In our model, BMSC-CM doesn't affect astroglial reactivity. This result could be considered as unexpected, as both NGF and BDNF, present in BMSC-CM, are known to reduce reactive astrogliosis [75], [78]. This discrepancy is likely due to the variable concentrations of these two neurotrophins. Also, according to the literature, few studies report any effect of BMSC transplantation on astroglial scar development after SCI. This is also the case for axonal regeneration, which is rarely reported as associated to improved recovery after BMSC transplants [24], [79]–[82].

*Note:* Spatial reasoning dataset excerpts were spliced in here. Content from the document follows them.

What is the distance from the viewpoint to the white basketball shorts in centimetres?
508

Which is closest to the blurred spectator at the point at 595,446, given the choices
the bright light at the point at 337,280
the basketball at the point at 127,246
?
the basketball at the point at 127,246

In vitro data on IFNγ/LPS-activated macrophages show that BMSC-CM further favours their pro-inflammatory state, as assessed by their significant increased IL-1β secretion and their obvious but non-significant increased IL-6 and TNFα production. In parallel, we also show that BMSC-CM contains IL-6, which possesses pro-inflammatory properties as well [83], [84]. In vivo, we didn't detect any difference between treated and control groups, in the number of macrophages that invaded the lesion site 1 week post-injury, as assessed by the total area stained for CD11b. Microglia/macrophages present within the lesion exhibited in both groups round cell bodies without branching processes, characteristic of “amoeboid” cells, and indicative of an activated status. This reactive cell form is associated with neuroprotective effects via trophic factor delivery and with phagocytosis that is essential to remove cell and myelin debris[23], [85]–[87]. In this context, we hypothesize that BMSC-CM has further favoured the activated state of resident microglia and invading macrophages, conferring a phenotype beneficial for tissue preservation, without affecting the number of inflammatory cells within the lesion. This hypothesis is in accordance with the fact that IL-1β and IL-6 do indirectly promote axonal outgrowth [88], [89] and protect neurons from death [90], [91]. In the literature, contradictory results have been described concerning the effect of BMSC transplantation on post-injury inflammatory reaction, going from reduced inflammation [92] to enhanced macrophage/microglia response [81]. Some authors also suggest that microglial activation after SCI is linked to the reduction of the lesion size [23], [93]. Indeed, microglia can be involved in neuroprotection via secretion of factors such as NGF, IGF-1 (insulin-like growth factor-1) or via up-regulation of FGF-2 (fibroblast growth factor-2) in neurons [94]–[96].

In conclusion, our data show that the use of BMSC-CM in the context of SCI is beneficial and not deleterious, and leads to improved motor recovery. This treatment constitutes a novel promising therapeutic perspective in SCI context. More investigations are needed to evaluate the potential of this treatment in chronic lesion models, and its future clinical application.